What the exercise asks. Count the lines in the material below that contain the string "eruption", treating uppercase and lowercase as different, and give only the number.

Input rows.
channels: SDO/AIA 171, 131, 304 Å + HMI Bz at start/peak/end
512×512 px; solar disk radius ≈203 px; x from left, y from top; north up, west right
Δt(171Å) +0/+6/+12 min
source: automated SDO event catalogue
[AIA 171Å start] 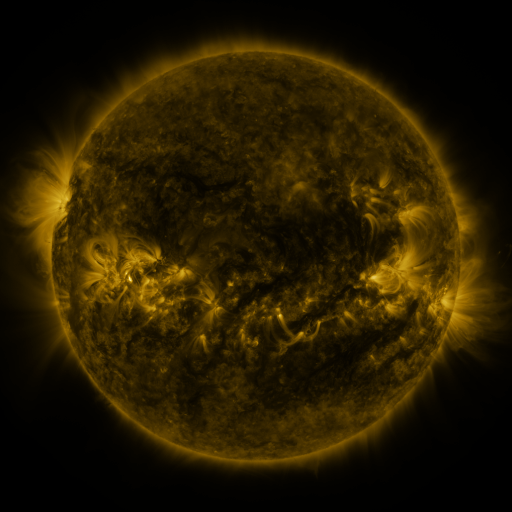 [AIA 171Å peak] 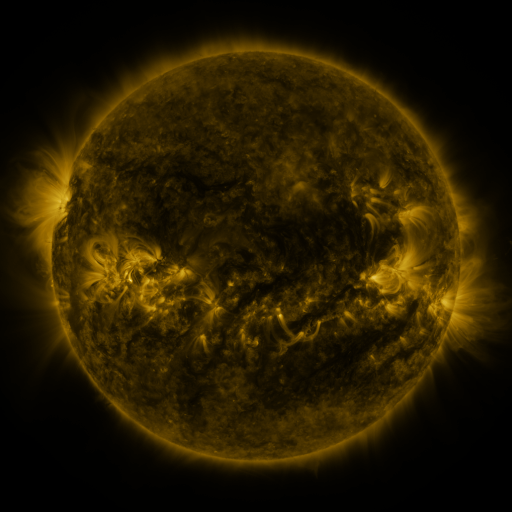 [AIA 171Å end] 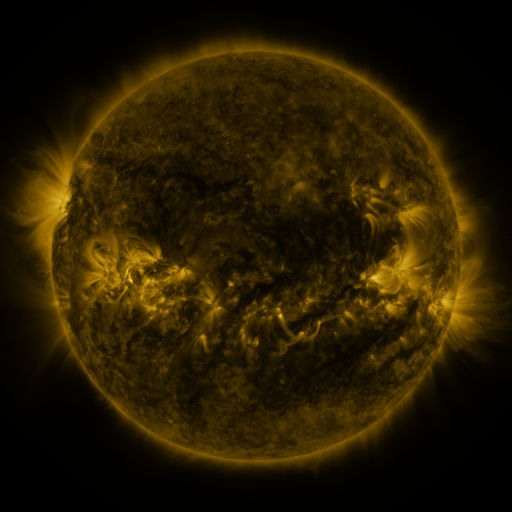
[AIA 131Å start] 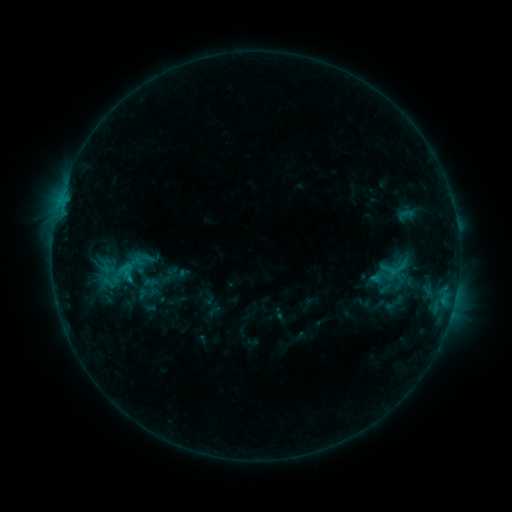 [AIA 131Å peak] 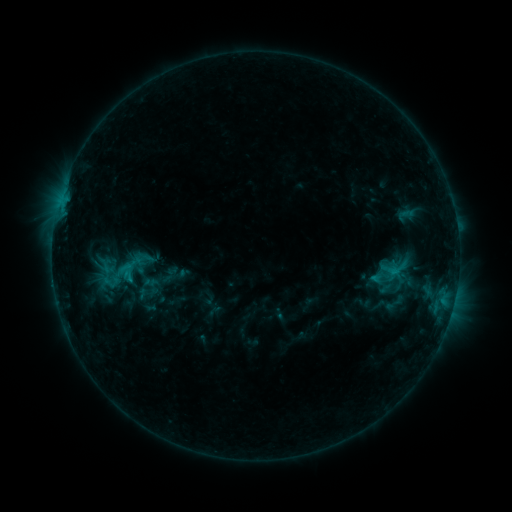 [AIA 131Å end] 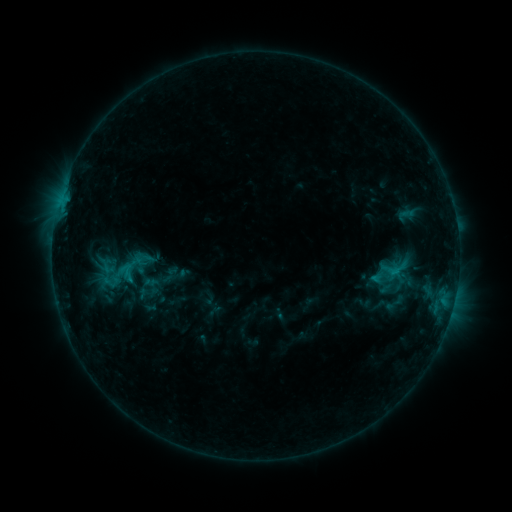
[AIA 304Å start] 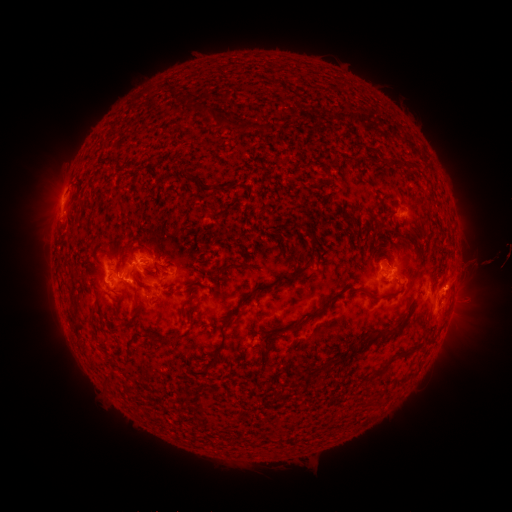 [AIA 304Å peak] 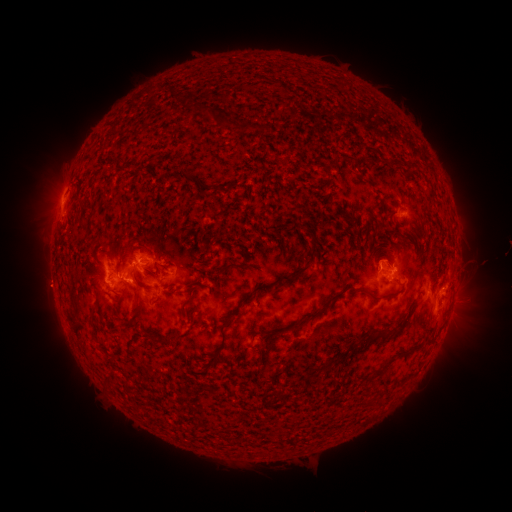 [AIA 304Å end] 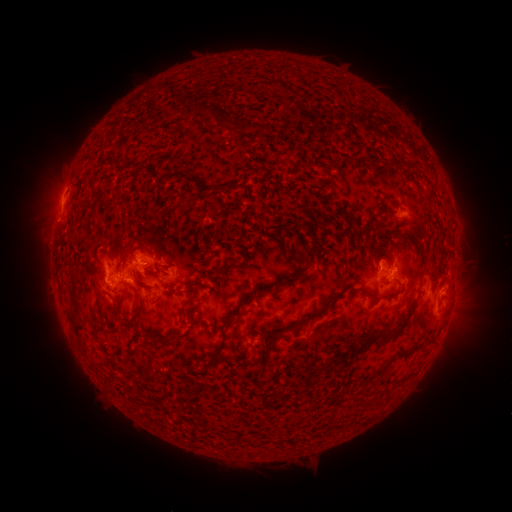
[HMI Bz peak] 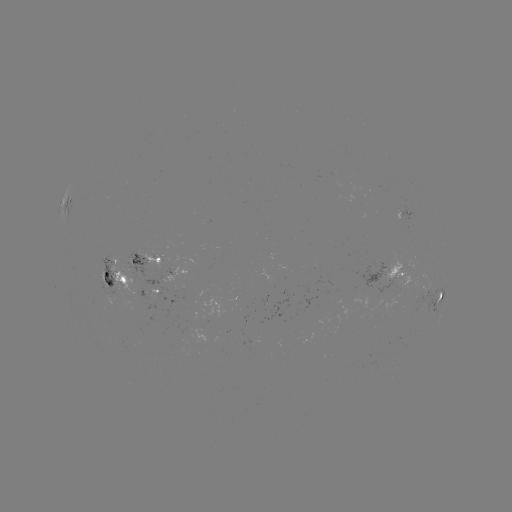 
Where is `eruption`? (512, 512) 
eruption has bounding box [20, 258, 79, 313].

Finished answer. 2